═══ Page text

/GraphSAGE_RL

Advancing GraphSAGE with A Data-driven Node Sampling

Primary LanguagePython

Advancing GraphSAGE with A Data-driven Node Sampling

Paper presented at ICLR 2019 workshop on Representation Learning on Graphs and Manifolds.

Overview

As an efficient and scalable graph neural network, GraphSAGE has enabled an inductive capability for inferring unseen nodes or graphs by aggregating subsampled local neighborhoods and by learning in a mini-batch gradient descent fashion. The neighborhood sampling used in GraphSAGE is effective in order to improve computing and memory efficiency when inferring a batch of target nodes with diverse degrees in parallel. Despite this advantage, the default uniform sampling suffers from high variance in training and inference, leading to sub-optimum accuracy. We propose a new data-driven sampling approach to reason about the real-valued importance of a neighborhood by a non-linear regressor, and to use the value as a criterion for subsampling neighborhoods. The regressor is learned using a valuebased reinforcement learning. The implied importance for each combination of vertex and neighborhood is inductively extracted from the negative classification loss output of GraphSAGE. As a result, in an inductive node classification benchmark using three datasets, our method enhanced the baseline using the uniform sampling, outperforming recent variants of a graph neural network in accuracy.

══════
═══ Provided data

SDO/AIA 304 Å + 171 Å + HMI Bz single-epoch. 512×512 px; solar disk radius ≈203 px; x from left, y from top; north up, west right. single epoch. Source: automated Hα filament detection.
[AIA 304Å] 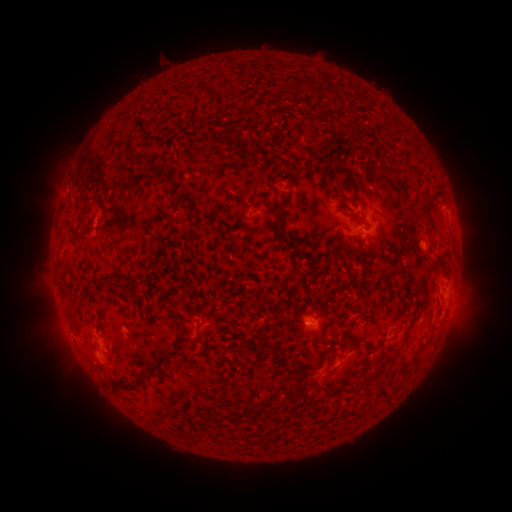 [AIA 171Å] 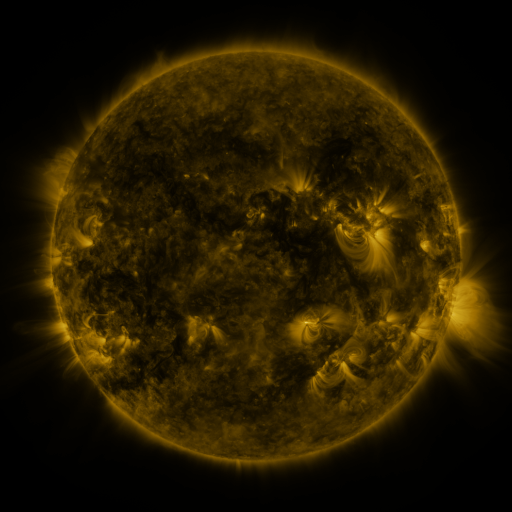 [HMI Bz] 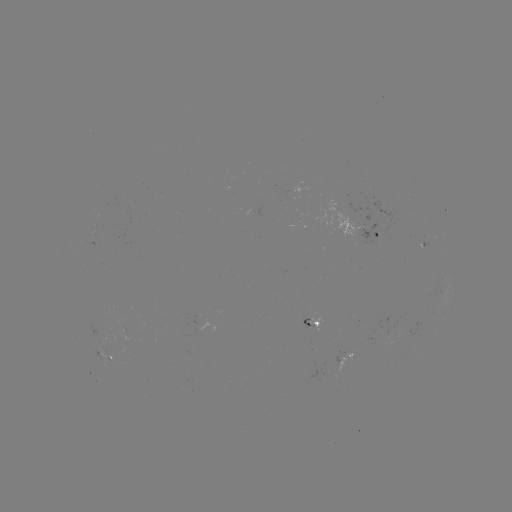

══════

Set exercise 1 :: In the GraphSAGE page, at what event was the paper presented?
Set exercise 2 :: Reproduce the part of the GraphSAGE page between "Primary LanguagePython" and "Graphs and Manifolds.", inclusive.

Complete answer 1 :: At the ICLR 2019 workshop on Representation Learning on Graphs and Manifolds.

Complete answer 2 ::
Primary LanguagePython

Advancing GraphSAGE with A Data-driven Node Sampling

Paper presented at ICLR 2019 workshop on Representation Learning on Graphs and Manifolds.